WHAT THIS EXERCISE ASKS:
1. Answer these questions about the pull request thread on regression tests for SPJ partial clustering. Give one answer per line.
(a) Which three things do the added tests check for correct results when SPJ partial clustering is active?
(b) According to the reviewer, what should the aggregate on top of the checkpoint require on master?
(c) Which two workflows passed after they were enabled on the fork?
2. Extend the pull request thread on regression tests for SPJ partial clustering, starting after its last line.

READING PASSAGE:
[SPARK-55848][SQL][TESTS] Add regression tests for SPJ partial clustering dedup#54714
[SPARK-55848][SQL][TESTS] Add regression tests for SPJ partial clustering dedup#54714naveenp2708 wants to merge 5 commits intoapache:masterfrom
Conversation
…dup correctness Add regression tests verifying that dropDuplicates, Window dedup, and checkpointed scans produce correct results when SPJ partial clustering is active. These tests cover the correctness issue fixed by SPARK-55848. Closes apache#54378
|
@peter-toth Per your suggestion — tests-only PR for master. Branch-4.1 PR with fix + tests coming next. |
|
Seems like check didn't run on this PR yet, most likely because you haven't enabled Github Actions in your forked repo. |
| |FROM testcat.ns.$items i | ||
| |JOIN testcat.ns.$purchases p ON i.id = p.item_id | ||
| |""".stripMargin) | ||
| checkAnswer(df, Seq(Row(1), Row(2), Row(3))) |
There was a problem hiding this comment.
Can you please check if we have the expected GroupPartitionExecs in the plan? I believe one should be under the join to align partitions to the other, partially clustered side of the join; and one should be above the join to group partitions for the aggregate.
Also please assert that we don't have any exchanges in the plan.
| // Checkpoint the items scan, then join with purchases under partial clustering, | ||
| // and finally dedup. The checkpointed scan preserves the KeyedPartitioning | ||
| // with non-grouped keys; the dedup must still produce correct distinct ids. | ||
| val itemsDf = spark.read.table(s"testcat.ns.$items").checkpoint() |
There was a problem hiding this comment.
I mean in this test we should checkpoint the partially clustered result of a join and put an aggregate on top of that checkpoint. The aggregate should require a GroupPartitionsExec on master or a shuffle on previous branches (before the refactor).
fb9cadc to
1b1b1cb
Compare
|
@peter-toth Added GroupPartitionsExec assertions to all 3 tests:
|
|
@peter-toth Enabled the workflows on my fork — "Build" and "Report test results" both passed. |
|
@naveenp2708, can you please take a look at #54751 (comment) and adjust the test case there and here as well? Actually, probably we should agree on the fix in #54751 first and then update this PR. |
| } | ||
| } | ||
|
|
||
| test("SPARK-55848: Window dedup after SPJ with partial clustering should produce " + |
There was a problem hiding this comment.

INFORMATION PROVIDED:

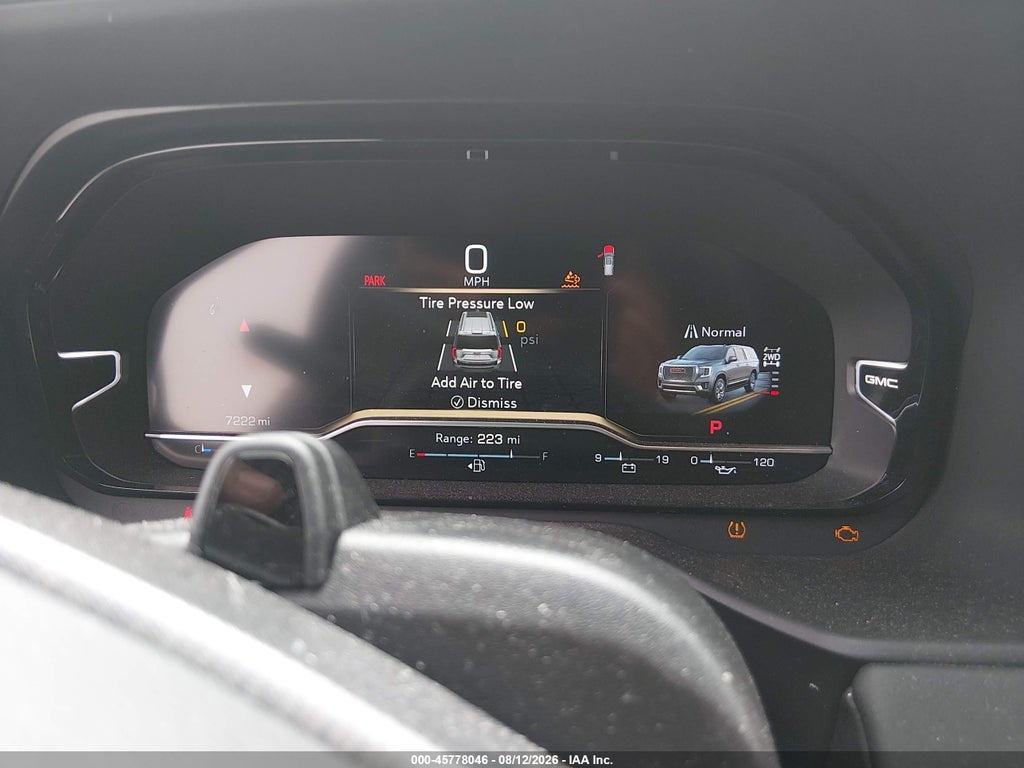 2024 GMC Yukon 4WD Denali Ultimate photo 7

WRITTEN ANSWERS:
1.
(a) dropDuplicates, Window dedup, and checkpointed scans
(b) A GroupPartitionsExec
(c) "Build" and "Report test results"

2.
nit: 'should produce correct results' is redundant :)
| // SPJ. The WINDOW operator requires ClusteredDistribution on i.id; with partial | ||
| // clustering the plan must insert the right exchange/group so that the window | ||
| // produces exactly one row per id. | ||
| val df = sql( |
There was a problem hiding this comment.
should we use 'selectWithMergeJoinHint' for consistency?
1b1b1cb to
ad6cf20
Compare
|
@szehon-ho Fixed both — shortened test names and switched to selectWithMergeJoinHint. Thanks for the review! |
|
@peter-toth Makes sense — PR #54751 now has approvals from you and @szehon-ho. Once it's merged, I'll update this PR to align the tests. Already addressed szehon-ho's nits (shortened test names + selectWithMergeJoinHint). |
|
@naveenp2708 , I merged #54751, can you please update this PR? Also, let's add |
ad6cf20 to
2442dea
Compare
|
@peter-toth Updated title with [TESTS] tag. Tests aligned with merged #54751 — checkpointed test checkpoints join result, AQE disabled, GroupPartitionsExec assertions, shortened names, selectWithMergeJoinHint. Will open backport PRs for branch-4.0 and branch-3.5 next. |
|
@naveenp2708 , can you please double check the PR title? It looks incomplete and I don't see |
|
@peter-toth Fixed the title to include [TESTS] tag. Retriggered the checks. |
Thank you @naveenp2708. Could you please retrigger the tests again? |
|
@peter-toth Retriggered. Thanks for the approval! |
What changes were proposed in this pull request?
Test-only PR. Adds regression tests for SPARK-55848 (SPJ partial clustering produces incorrect results for post-join dedup operations).
Three tests added to KeyGroupedPartitioningSuite:
Why are the changes needed?
The fix was merged via #54330, but regression tests for the correctness issue (SPARK-55848 / #54378) were not included. These tests ensure the issue does not regress.
Does this PR introduce any user-facing change?
No. Test-only change.
How was this patch tested?
All 73 tests in KeyGroupedPartitioningSuite pass.
Was this patch authored or co-authored using generative AI tooling?
No.